# Aristocraft Turnouts / Switches



## Tom Bray (Jan 20, 2009)

I was reading through at least one thread that seriously bashed the Aristocraft switches and also went and looked through the links for the "fixes" to bring them up to par.

I am a bit dismayed to see that there are a number of complaints, apparently justifiable, about the Aristocraft turnout quality. Are they really that bad? 


I am planning on running the code 332 Stainless track because everything I have read so far indicates that it is the best for the outdoor environment, especially for reliable powered rail and general survival. The closest dealer sells the Aristocraft track and he spoke highly of it. 


So far I have only found one other vendor with code 332 SS track which is H&R / TDV, but they sell only one size switch. I noticed that their track is a bit more expensive but they supply nicer rail joiners which probably accounts for most of the price difference.
★ ★ ★ ★ ★
*GIVEN REQUEST 1*.
Recast the entries as a Markdown table with the columns Row and Line. Begin at the first line of the entries, stop after the line containing "Answer: white wall, located", and leave out blank lines.
★ ★ ★ ★ ★
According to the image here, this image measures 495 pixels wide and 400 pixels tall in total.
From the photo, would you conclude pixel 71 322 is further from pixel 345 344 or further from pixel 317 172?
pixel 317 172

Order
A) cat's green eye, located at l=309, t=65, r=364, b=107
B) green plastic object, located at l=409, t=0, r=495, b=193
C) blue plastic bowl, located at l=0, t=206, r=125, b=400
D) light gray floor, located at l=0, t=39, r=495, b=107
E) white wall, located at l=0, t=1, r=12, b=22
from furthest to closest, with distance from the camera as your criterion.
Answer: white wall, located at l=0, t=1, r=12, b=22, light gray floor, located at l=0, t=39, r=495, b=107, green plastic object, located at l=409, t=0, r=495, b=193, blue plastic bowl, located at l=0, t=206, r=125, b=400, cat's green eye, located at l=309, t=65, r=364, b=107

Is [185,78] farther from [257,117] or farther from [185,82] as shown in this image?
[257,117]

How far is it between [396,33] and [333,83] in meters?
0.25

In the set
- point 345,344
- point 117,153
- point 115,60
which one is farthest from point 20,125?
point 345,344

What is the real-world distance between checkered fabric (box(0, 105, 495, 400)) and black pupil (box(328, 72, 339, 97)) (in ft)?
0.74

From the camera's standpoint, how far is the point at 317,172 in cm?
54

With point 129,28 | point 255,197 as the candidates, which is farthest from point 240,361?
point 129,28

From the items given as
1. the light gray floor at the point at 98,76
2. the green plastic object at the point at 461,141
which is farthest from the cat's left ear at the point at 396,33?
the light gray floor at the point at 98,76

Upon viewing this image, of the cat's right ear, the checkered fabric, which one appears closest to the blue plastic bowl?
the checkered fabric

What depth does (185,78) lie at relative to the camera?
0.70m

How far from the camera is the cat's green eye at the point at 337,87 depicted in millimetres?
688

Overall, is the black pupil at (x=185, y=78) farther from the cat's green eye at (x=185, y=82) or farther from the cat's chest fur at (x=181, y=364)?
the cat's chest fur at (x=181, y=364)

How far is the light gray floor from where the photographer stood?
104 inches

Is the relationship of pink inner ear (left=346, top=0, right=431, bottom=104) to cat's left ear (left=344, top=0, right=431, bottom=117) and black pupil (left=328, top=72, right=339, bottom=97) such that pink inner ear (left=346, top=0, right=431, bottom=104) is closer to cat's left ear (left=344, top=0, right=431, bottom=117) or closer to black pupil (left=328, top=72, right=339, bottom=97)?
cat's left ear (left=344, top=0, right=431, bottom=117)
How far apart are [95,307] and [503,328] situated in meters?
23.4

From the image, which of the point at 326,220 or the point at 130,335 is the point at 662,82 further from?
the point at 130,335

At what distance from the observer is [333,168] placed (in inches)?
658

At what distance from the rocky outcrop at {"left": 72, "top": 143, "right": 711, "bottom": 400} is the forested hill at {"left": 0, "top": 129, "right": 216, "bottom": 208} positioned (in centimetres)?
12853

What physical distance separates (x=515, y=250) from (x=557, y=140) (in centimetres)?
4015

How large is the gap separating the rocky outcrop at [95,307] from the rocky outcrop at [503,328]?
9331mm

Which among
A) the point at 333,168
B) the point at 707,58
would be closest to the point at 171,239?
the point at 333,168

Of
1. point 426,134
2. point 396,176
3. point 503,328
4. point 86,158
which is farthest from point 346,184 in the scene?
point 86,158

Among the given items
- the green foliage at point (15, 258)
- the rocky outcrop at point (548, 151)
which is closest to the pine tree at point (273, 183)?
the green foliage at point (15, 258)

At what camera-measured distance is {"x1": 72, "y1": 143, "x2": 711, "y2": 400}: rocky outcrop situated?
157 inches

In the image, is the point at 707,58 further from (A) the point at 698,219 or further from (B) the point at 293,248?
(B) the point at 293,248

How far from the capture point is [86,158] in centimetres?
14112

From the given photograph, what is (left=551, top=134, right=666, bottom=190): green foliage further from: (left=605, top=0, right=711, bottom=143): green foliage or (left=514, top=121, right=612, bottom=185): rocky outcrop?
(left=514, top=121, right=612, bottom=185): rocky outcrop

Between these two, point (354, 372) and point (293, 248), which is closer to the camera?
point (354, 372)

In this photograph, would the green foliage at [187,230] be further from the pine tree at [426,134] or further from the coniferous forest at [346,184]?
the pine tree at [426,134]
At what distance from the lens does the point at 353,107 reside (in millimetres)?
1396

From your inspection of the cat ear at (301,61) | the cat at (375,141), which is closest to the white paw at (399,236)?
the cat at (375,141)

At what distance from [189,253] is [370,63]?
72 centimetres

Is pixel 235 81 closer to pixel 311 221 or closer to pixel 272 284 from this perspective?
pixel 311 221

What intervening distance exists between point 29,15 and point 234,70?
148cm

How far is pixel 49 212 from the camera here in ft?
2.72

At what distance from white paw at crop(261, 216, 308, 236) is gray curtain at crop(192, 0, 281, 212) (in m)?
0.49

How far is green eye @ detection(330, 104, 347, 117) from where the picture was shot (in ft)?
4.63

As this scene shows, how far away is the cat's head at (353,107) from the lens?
★ ★ ★ ★ ★
*GIVEN REQUEST 2*.
According to the forum post on Aristocraft turnouts, why does the poster plan to run code 332 stainless track?

*EXERCISE RESPONSE 1*.
| Row | Line |
|---|---|
| 1 | According to the image here, this image measures 495 pixels wide and 400 pixels tall in total. |
| 2 | From the photo, would you conclude pixel 71 322 is further from pixel 345 344 or further from pixel 317 172? |
| 3 | pixel 317 172 |
| 4 | Order |
| 5 | A) cat's green eye, located at l=309, t=65, r=364, b=107 |
| 6 | B) green plastic object, located at l=409, t=0, r=495, b=193 |
| 7 | C) blue plastic bowl, located at l=0, t=206, r=125, b=400 |
| 8 | D) light gray floor, located at l=0, t=39, r=495, b=107 |
| 9 | E) white wall, located at l=0, t=1, r=12, b=22 |
| 10 | from furthest to closest, with distance from the camera as your criterion. |
| 11 | Answer: white wall, located at l=0, t=1, r=12, b=22, light gray floor, located at l=0, t=39, r=495, b=107, green plastic object, located at l=409, t=0, r=495, b=193, blue plastic bowl, located at l=0, t=206, r=125, b=400, cat's green eye, located at l=309, t=65, r=364, b=107 |

*EXERCISE RESPONSE 2*.
Everything the poster has read so far indicates that code 332 stainless track is the best choice for the outdoor environment. It is especially suited to reliable powered rail and general survival.